Sun Dec 13, 2009, 6:30 AM
I never really got Christmas, now that I think about it. It is the season to celebrate peace and humanity, but it always felt like, to me, the only time of the year people would actually be –nice-. And only because the holiday ‘demands’ it, cause any other day people wouldn’t give a shit. Why should goodwill only be restricted to Christmas? Moreso why would people bother at all if they won’t practice it for any other time in the year? Sort of makes it all pointless. Its more or less an excuse to get free crap. The concept of ‘Wish Lists’ is also a bit annoying if they’re limited to the person’s ability to fulfill it, so most of the time the things people list are materialistic in nature and ‘within a reasonable budget’. The backwards thing about it is that people –expect- these gifts. EXPECT. GIFTS. Christmas is ruined without them!

…well, obviously. But on a seriously personal note, I don’t see it being very Christmasy. Quite shallow, actually. A tangible object is the only proof of consideration, apparently. The fact that it ‘must’ be celebrated when the spirit and the reason behind it is lost makes it just as meaningless.

Ohyeah… people are bugging me what I want for Christmas. Ehh…I can only think of two things I wish for: 1. a job; and 2. my own place. But those are obviously beyond everyone’s capabilities, so I say get me what you think I’d like. It’s the thought that counts, after all, and I’m not too picky with gifts. All I ever got was cash (which wasn’t so bad, either, *cough* <.<; )

~Taddle

  • Mood: Angsty
  • Listening to: Gorillaz - Every Planet We Reach is Dead

Took Two Months to Write This Update

Sun Dec 6, 2009, 5:09 PM
Heyos. Haven’t updated in a while, huh. Well, it’d be worth updating if your life wasn’t trapped in limbo in a static loop for months on end. But I digress.

> **Given records**:
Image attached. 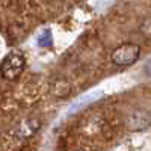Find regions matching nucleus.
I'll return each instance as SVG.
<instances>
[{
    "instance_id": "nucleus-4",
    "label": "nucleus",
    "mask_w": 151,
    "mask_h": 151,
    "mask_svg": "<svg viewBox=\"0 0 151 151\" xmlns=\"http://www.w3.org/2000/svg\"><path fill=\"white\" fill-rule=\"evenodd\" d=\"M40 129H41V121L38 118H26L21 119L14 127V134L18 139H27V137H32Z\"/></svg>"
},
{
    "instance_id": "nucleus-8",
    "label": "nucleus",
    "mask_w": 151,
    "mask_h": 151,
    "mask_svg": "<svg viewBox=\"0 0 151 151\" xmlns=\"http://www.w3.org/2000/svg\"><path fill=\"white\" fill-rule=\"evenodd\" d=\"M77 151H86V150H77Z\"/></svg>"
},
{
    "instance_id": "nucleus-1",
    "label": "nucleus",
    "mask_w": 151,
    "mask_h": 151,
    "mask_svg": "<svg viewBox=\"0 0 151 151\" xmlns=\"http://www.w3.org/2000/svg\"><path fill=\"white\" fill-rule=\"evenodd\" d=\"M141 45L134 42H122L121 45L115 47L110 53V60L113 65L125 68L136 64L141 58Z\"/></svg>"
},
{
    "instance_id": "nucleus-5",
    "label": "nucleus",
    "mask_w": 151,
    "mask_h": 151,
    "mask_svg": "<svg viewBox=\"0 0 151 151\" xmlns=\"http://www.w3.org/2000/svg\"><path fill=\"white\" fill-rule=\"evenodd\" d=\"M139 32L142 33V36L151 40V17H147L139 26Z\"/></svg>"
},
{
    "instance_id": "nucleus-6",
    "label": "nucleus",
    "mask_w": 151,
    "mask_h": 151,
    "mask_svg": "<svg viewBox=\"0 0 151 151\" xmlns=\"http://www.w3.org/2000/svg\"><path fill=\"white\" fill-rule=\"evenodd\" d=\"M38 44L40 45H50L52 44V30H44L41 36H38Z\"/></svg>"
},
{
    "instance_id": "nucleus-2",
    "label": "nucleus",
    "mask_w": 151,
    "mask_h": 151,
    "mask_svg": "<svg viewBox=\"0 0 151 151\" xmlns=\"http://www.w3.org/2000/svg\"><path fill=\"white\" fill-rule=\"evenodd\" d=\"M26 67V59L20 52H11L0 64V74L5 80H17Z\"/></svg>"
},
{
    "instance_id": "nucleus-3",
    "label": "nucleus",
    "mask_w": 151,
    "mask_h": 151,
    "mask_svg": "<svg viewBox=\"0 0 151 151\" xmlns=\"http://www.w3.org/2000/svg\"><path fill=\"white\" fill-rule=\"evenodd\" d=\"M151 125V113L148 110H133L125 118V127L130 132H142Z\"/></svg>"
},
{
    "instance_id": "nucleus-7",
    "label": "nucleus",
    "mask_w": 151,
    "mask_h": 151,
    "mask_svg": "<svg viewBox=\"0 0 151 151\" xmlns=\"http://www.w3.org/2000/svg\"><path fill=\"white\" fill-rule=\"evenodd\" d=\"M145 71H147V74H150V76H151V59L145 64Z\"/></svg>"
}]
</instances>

...

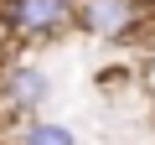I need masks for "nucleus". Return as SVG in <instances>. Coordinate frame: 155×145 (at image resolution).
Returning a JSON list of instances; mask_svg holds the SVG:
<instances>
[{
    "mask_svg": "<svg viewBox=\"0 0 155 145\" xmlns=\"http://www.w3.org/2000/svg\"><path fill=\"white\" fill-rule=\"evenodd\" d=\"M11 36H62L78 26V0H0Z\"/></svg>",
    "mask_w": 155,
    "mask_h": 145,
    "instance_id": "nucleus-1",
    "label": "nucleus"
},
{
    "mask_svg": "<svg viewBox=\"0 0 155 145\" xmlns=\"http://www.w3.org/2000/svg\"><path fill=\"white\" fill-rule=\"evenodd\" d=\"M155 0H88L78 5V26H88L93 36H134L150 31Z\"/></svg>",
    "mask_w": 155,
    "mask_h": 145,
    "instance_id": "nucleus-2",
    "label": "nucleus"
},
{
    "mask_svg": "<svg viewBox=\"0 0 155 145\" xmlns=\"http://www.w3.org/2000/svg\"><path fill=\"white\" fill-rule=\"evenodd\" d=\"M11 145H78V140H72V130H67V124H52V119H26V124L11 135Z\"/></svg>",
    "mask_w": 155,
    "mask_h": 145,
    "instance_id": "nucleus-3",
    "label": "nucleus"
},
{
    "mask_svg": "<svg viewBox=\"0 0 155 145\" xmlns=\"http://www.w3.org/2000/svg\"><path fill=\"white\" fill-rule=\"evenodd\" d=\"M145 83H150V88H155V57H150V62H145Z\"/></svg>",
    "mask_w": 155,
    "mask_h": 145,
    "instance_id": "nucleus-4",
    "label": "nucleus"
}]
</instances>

--

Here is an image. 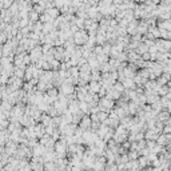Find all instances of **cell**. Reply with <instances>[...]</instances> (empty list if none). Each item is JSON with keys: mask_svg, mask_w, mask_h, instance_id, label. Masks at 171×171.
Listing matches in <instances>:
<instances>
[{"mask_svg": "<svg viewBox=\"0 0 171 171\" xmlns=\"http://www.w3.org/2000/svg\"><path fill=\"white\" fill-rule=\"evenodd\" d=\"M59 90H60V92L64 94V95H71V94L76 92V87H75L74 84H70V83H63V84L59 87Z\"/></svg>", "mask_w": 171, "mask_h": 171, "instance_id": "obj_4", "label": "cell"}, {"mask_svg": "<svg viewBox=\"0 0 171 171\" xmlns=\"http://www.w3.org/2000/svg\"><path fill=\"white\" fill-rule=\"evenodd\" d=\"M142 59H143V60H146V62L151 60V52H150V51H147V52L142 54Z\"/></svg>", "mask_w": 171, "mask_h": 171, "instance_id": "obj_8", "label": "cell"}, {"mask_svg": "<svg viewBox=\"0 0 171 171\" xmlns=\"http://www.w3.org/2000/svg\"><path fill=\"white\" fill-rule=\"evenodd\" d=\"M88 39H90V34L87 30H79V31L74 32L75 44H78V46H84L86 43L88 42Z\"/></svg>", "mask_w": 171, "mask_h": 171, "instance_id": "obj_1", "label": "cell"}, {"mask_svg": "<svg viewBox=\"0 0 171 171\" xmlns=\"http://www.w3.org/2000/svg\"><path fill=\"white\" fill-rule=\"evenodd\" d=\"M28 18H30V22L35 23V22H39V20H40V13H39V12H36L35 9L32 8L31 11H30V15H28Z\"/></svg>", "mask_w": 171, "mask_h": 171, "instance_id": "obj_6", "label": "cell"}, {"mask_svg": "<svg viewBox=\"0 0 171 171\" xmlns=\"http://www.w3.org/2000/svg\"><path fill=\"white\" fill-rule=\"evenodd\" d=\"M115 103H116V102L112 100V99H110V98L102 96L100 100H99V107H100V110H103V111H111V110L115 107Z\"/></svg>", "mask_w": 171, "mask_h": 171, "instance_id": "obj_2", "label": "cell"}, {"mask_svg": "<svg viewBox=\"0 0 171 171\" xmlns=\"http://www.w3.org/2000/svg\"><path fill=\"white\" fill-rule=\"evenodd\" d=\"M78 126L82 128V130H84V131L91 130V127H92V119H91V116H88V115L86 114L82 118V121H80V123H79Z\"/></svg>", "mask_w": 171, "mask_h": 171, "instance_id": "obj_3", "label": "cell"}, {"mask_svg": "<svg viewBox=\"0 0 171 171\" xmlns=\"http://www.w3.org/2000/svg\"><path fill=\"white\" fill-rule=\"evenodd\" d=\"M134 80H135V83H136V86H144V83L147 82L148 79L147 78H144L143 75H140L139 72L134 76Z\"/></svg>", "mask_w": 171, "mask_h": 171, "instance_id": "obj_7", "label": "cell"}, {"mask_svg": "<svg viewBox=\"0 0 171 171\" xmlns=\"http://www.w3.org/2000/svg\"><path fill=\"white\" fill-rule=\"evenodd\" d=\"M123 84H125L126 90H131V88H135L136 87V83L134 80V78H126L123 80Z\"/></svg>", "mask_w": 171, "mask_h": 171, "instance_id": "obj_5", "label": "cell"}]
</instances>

> **Task statement**:
Answer these about the journal post:
(a) What two things does the writer wish for at Christmas?
(b) What mood is listed for the December 13 entry?
(c) At what time was the December 6 update posted?

> **Exercise result**:
(a) A job and their own place.
(b) Angsty.
(c) 5:09 PM.